■ Records for this task ■
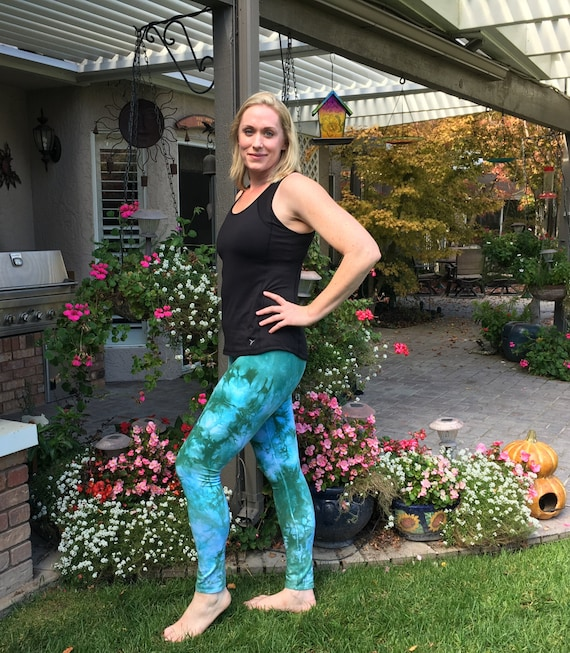 "Tall 33"" Cosmic Green Tie Dye Leggings Including Extra Long and Plus Sizes by Splash Dye Activewear"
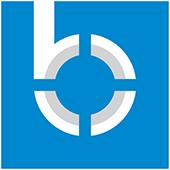 Burisma-logo.png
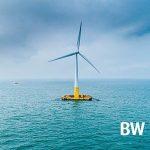 BW Offshore investeert in drijvende wind technologiebedrijf Ideol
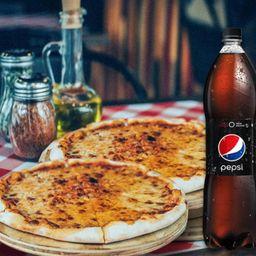 2x Pizzas Tradicional más Pepsi 1.5 L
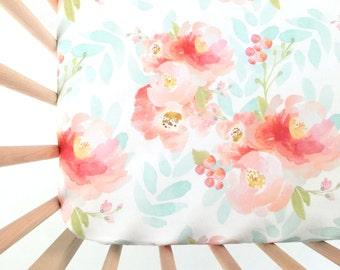 Crib Sheet Pink Plush Floral. Fitted Crib Sheet. Baby Bedding. Crib Bedding. Crib Sheets. Floral Crib Sheet.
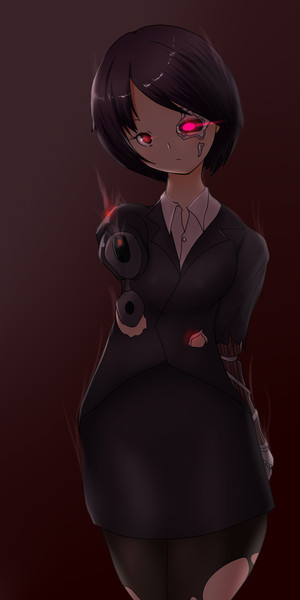 女ターミネーターさん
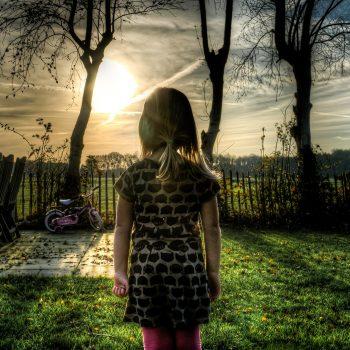 6 lecții importante de viață prin care poți construi un mental puternic copilului 7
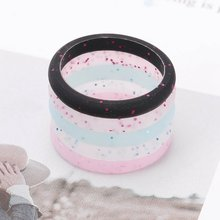 1Pcs New LGBT Rings Silicone Gay Pride Homosexual Flexible Couple Ring Wedding Engagement Jewelry Environmental Silicone Female(China)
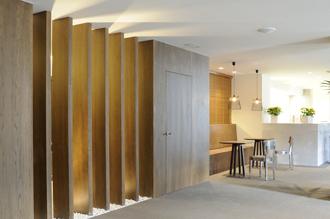 Escape Rooms Oviedo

■ Prompt ■
Set down nothing but the lines from the one containing "1Pcs New LGBT" to the final line above, both included, with every picture left out.

■ Response to the task ■
 1Pcs New LGBT Rings Silicone Gay Pride Homosexual Flexible Couple Ring Wedding Engagement Jewelry Environmental Silicone Female(China)
 Escape Rooms Oviedo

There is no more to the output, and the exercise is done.